- **Aim**
Begin at the line that contains "Which among" and repeat every line from there to the end of the records below, inclusive, without adding any other line.

═══ Raw data ═══

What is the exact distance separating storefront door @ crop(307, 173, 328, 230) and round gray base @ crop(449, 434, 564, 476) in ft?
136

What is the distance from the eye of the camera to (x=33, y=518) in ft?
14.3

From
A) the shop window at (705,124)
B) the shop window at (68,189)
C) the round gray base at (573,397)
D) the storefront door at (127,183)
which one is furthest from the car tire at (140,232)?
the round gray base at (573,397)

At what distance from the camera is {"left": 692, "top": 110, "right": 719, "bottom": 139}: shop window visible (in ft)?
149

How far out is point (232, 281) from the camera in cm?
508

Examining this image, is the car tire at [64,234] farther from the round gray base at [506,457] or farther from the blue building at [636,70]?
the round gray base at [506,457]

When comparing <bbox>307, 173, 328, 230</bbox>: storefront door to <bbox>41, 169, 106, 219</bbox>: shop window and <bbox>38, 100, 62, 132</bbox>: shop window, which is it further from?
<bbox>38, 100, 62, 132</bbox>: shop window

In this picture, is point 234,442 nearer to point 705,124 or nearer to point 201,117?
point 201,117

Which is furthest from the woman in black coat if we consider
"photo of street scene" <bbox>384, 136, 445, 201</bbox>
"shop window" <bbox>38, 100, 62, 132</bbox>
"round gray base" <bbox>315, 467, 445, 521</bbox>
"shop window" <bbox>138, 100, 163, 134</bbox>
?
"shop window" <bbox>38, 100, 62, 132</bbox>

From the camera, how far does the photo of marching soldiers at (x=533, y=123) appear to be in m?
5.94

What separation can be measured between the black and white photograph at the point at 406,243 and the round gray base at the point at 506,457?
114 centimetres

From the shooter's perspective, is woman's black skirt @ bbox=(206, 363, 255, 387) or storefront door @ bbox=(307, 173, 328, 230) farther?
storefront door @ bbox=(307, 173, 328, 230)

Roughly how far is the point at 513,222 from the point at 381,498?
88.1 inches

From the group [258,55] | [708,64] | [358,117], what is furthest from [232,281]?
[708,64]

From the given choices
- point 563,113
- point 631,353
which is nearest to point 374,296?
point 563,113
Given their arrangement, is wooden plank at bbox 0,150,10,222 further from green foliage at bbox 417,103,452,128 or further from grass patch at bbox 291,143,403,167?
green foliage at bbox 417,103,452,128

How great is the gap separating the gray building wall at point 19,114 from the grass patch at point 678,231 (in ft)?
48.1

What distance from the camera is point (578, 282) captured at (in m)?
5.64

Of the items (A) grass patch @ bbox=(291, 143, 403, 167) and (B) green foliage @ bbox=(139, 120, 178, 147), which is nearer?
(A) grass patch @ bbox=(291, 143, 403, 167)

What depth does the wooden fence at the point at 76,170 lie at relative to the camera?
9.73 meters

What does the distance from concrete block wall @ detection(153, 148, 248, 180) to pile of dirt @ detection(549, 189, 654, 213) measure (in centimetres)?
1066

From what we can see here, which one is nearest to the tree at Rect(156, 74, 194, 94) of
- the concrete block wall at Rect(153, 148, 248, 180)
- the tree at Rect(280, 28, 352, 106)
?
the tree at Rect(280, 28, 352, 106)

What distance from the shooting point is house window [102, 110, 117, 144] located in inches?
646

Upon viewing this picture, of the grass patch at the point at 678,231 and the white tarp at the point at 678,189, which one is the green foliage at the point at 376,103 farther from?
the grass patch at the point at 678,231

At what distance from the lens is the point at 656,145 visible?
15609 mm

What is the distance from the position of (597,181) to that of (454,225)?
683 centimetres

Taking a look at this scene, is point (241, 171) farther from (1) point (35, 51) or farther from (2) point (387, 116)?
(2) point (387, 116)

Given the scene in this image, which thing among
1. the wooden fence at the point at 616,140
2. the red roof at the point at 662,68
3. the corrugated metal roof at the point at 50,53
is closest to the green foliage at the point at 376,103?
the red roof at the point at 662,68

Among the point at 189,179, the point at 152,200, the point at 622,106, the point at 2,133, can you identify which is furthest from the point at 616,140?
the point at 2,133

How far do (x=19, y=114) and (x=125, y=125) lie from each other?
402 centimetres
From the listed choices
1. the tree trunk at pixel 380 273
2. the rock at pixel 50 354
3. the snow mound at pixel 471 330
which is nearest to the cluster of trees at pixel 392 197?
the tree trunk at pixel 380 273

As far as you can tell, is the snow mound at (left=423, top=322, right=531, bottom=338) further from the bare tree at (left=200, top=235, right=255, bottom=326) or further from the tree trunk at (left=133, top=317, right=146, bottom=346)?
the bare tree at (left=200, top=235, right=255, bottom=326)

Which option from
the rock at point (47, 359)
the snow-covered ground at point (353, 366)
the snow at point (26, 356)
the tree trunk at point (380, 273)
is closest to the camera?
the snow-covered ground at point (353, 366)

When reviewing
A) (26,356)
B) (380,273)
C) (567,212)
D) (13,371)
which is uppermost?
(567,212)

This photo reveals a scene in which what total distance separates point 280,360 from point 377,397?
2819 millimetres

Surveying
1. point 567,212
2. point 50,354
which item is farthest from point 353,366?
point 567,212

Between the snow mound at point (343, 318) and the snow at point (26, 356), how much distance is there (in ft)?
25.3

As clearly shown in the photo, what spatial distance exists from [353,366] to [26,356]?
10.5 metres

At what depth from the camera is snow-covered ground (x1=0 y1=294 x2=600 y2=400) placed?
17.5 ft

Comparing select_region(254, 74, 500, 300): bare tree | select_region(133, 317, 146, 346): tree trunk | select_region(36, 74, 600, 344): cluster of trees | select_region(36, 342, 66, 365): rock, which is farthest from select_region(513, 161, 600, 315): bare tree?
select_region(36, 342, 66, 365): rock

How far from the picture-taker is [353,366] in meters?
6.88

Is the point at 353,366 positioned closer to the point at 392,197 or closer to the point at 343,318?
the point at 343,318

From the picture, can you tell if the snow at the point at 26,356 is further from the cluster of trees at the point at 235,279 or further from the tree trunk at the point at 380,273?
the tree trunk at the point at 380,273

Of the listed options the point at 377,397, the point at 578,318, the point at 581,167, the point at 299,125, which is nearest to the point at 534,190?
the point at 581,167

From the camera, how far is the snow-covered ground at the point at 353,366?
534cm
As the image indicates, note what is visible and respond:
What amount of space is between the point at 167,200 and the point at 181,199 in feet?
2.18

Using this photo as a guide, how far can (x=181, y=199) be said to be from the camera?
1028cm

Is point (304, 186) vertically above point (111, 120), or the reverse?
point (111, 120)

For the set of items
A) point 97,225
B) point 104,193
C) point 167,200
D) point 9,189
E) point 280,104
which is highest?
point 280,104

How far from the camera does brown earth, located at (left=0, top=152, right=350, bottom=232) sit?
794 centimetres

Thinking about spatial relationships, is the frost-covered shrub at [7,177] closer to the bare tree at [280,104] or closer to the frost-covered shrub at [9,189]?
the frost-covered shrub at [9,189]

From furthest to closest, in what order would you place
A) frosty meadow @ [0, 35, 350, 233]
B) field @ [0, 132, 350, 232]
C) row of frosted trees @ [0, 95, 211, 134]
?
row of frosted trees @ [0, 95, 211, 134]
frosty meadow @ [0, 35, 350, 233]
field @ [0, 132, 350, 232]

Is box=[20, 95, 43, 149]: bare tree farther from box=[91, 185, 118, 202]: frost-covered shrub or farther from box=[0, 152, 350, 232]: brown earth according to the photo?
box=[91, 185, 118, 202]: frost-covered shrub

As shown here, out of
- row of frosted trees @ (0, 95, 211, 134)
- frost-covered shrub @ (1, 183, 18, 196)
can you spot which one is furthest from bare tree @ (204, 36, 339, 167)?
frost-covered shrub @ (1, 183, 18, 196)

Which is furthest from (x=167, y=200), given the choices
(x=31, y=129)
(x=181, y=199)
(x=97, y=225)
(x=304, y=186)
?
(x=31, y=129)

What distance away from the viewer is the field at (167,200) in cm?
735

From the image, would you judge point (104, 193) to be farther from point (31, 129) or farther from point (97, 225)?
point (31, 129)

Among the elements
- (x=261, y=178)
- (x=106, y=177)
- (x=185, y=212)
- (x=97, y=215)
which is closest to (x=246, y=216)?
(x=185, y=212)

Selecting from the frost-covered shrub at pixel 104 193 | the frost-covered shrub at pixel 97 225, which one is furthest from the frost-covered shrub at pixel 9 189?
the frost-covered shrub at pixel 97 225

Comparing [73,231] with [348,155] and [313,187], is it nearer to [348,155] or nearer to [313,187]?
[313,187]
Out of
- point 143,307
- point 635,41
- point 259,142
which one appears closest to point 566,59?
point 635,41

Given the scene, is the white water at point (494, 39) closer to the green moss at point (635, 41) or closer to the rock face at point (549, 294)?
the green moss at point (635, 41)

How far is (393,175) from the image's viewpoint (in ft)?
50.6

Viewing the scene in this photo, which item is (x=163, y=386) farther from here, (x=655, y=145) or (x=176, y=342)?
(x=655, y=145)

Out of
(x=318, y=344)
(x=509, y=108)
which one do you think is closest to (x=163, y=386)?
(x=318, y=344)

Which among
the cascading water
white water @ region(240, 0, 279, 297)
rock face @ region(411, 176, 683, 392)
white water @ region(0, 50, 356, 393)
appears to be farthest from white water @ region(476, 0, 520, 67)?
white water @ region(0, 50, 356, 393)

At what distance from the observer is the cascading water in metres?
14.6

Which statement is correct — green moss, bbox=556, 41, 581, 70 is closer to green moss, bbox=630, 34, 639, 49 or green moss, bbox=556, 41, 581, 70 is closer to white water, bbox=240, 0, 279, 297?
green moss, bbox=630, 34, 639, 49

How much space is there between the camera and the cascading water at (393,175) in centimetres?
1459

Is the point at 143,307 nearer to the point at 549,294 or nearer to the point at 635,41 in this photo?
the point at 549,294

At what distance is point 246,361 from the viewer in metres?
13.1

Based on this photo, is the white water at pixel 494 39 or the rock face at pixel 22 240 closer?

═══

- **Response below**
Which among
the cascading water
white water @ region(240, 0, 279, 297)
rock face @ region(411, 176, 683, 392)
white water @ region(0, 50, 356, 393)
appears to be farthest from white water @ region(476, 0, 520, 67)?
white water @ region(0, 50, 356, 393)

At what distance from the observer is the cascading water in metres?
14.6

Which statement is correct — green moss, bbox=556, 41, 581, 70 is closer to green moss, bbox=630, 34, 639, 49 or green moss, bbox=556, 41, 581, 70 is closer to white water, bbox=240, 0, 279, 297?
green moss, bbox=630, 34, 639, 49

How much space is there between the camera and the cascading water at (393,175) in centimetres?
1459

Is the point at 143,307 nearer to the point at 549,294 or nearer to the point at 635,41 in this photo?
the point at 549,294

At what distance is point 246,361 from the viewer in metres?
13.1

Based on this photo, is the white water at pixel 494 39 or the rock face at pixel 22 240 closer?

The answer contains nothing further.